### List of tasks
**1.** List every person named as a heading in the piece on thirty-year-old nerds, including the unnamed figure given a heading of his own.
**2.** Answer each question briefly from the piece on thirty-year-old nerds.
(a) Which company employs Justin Morgalis as a computer systems integration analyst?
(b) In what grade did Rick Ricardi's hairline recede?
(c) What spilled onto the floor when the briefcase burst open?
**3.** Carry the piece on thirty-year-old nerds forward from its final heading, in the same voice and format.

### Page extract
◆ ◆ ◆ ◆ ◆ ◆ ◆

True thirty year-old nerds:

Justin Morgalis.

After I flicked the back of his ear repeatedly in seventh grade Geography class, Justin grew a beer gut and became a computer systems integration analyst for CSC, who forced him to take an etiquette course to better hand clients. He wears discount golfing attire from strip-mall department stores and a Motorola clipped to his belt. When not resorting his online fantasy football roster from his suburban Atlanta home, he drives a Korean car.

Rick Ricardi.

Rick Ricardi's hairline receded in the ninth grade. His hirsute body, however, led him to Senior year back waxings. That same year an assistant basketball coach accidentally ran over Rick with a golf cart in P.E. class.

Forgotten Unknown Crazy Kid, 1986.

The Forgotten Crazy Kid carried a large briefcase to every class and never talked. The case was never opened and never left the FUCK's side. A bully confronted the FUCK in the hallway outside Pod A (Georgia was experimenting with unconventional class sub-structuring concepts in the 1980s) and demanded that the briefcase be opened. The FUCK mumbled no. The bully grabbed the briefcase's handle and fierce tugging ensued. Everyone gathered around like it was a cockfight. We all wanted to know what was in the case, pity for FUCK or lust for the cool bully aside. The case burst open. Hundreds and hundreds of unsharpened pencils spilled onto the synthetic floor.

Brent DiCrescenzo.

Brent writes meta record reviews for an online magazine.

Pharrell Williams.

◆ ◆ ◆ ◆ ◆ ◆ ◆

### Supplied data
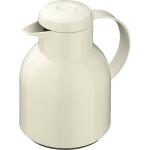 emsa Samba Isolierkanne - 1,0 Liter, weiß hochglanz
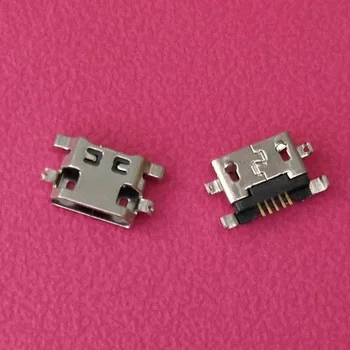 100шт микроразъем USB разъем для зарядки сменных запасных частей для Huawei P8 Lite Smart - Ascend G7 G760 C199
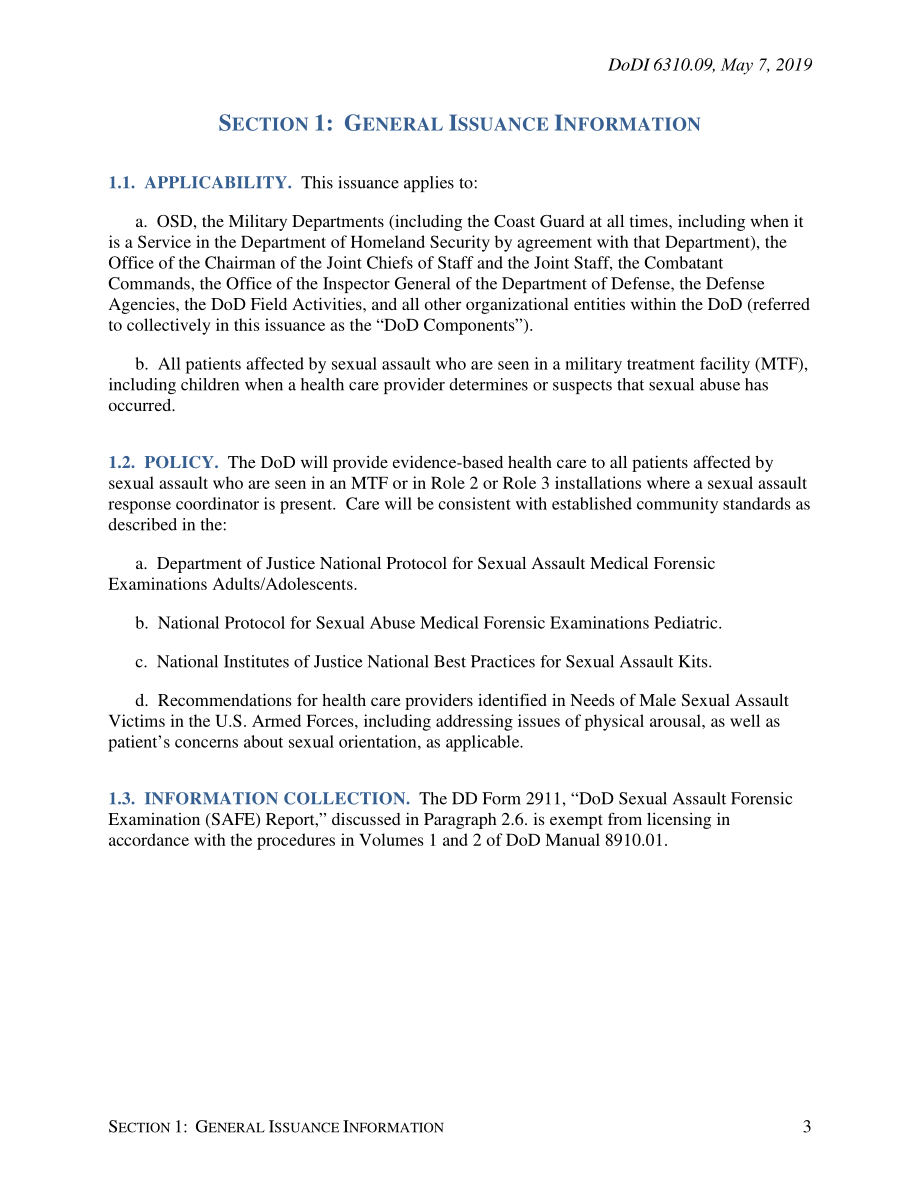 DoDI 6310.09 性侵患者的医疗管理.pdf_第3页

◆ ◆ ◆ ◆ ◆ ◆ ◆

### Exercise responses
**1.**
Justin Morgalis
Rick Ricardi
Forgotten Unknown Crazy Kid, 1986
Brent DiCrescenzo
Pharrell Williams

**2.**
(a) CSC.
(b) The ninth grade.
(c) Hundreds and hundreds of unsharpened pencils.

**3.**
Pharrell Williams wears a diamond and gold skateboard around his neck. Ingrid Sisley kisses him on the cheek. Supermodels get his voice mail. In his spare time between writing worldwide pop hits as part of the Neptunes production duo, Pharrell records funk-rock with falsetto lyrics like, "Unzip your skirt, take off your blouse," and, "I fucked you from behind," with his band, N.E.R.D. Really, Pharrell Williams is no way a nerd. Not in the Eddie Deezen mold or the Harry Knowles mold or the Ramones mold.

Debating the validity of Pharrell Williams' bandname seems like a contentious trifle, but the dude continuously positions himself as a wide-reaching musicologist. In the press, he seems convinced that merely mentioning the fact his record collection contains Steely Dan, Chick Corea, Stereolab, and EPMD coupled to his role as producer of tracks for the likes of Britney Spears and Philly's Most Wanted makes him a pop prodigy crossover messiah. The name "N.E.R.D." arrogantly admits to a higher IQ, while excusing Williams' potentially embarrassing prog-R&B hybrid as a goofy cult experiment. Sadly, like a tackle-shocked J.O.C.K., Fly or Die is stupid and boring.

Publicists limit their vocabulary to the Hall of Fame when thinking up superlative comparisons for their acts. One article alone already compared Fly or Die to Sly Stone, Frank Zappa, Queens of the Stone Age, Curtis Mayfield, The Beatles'Rubber Soul, and De La Soul's Three Feet High and Rising. No shit. Actually, it'snot like two of the best albums ever made and three of the most brilliant people to ever record music. (Sorry, Josh Homme. Your band's mention is the 2004 way of saying "it has loud guitars.") Oddly, Fly or Die finds the safe middle ground between Adam Ant's rumbling Burundi-drummed new-wave pop, Earth, Wind & Fire's digital elevator nightmare Raise!, and Lenny Kravitz's Folgers granule guitars.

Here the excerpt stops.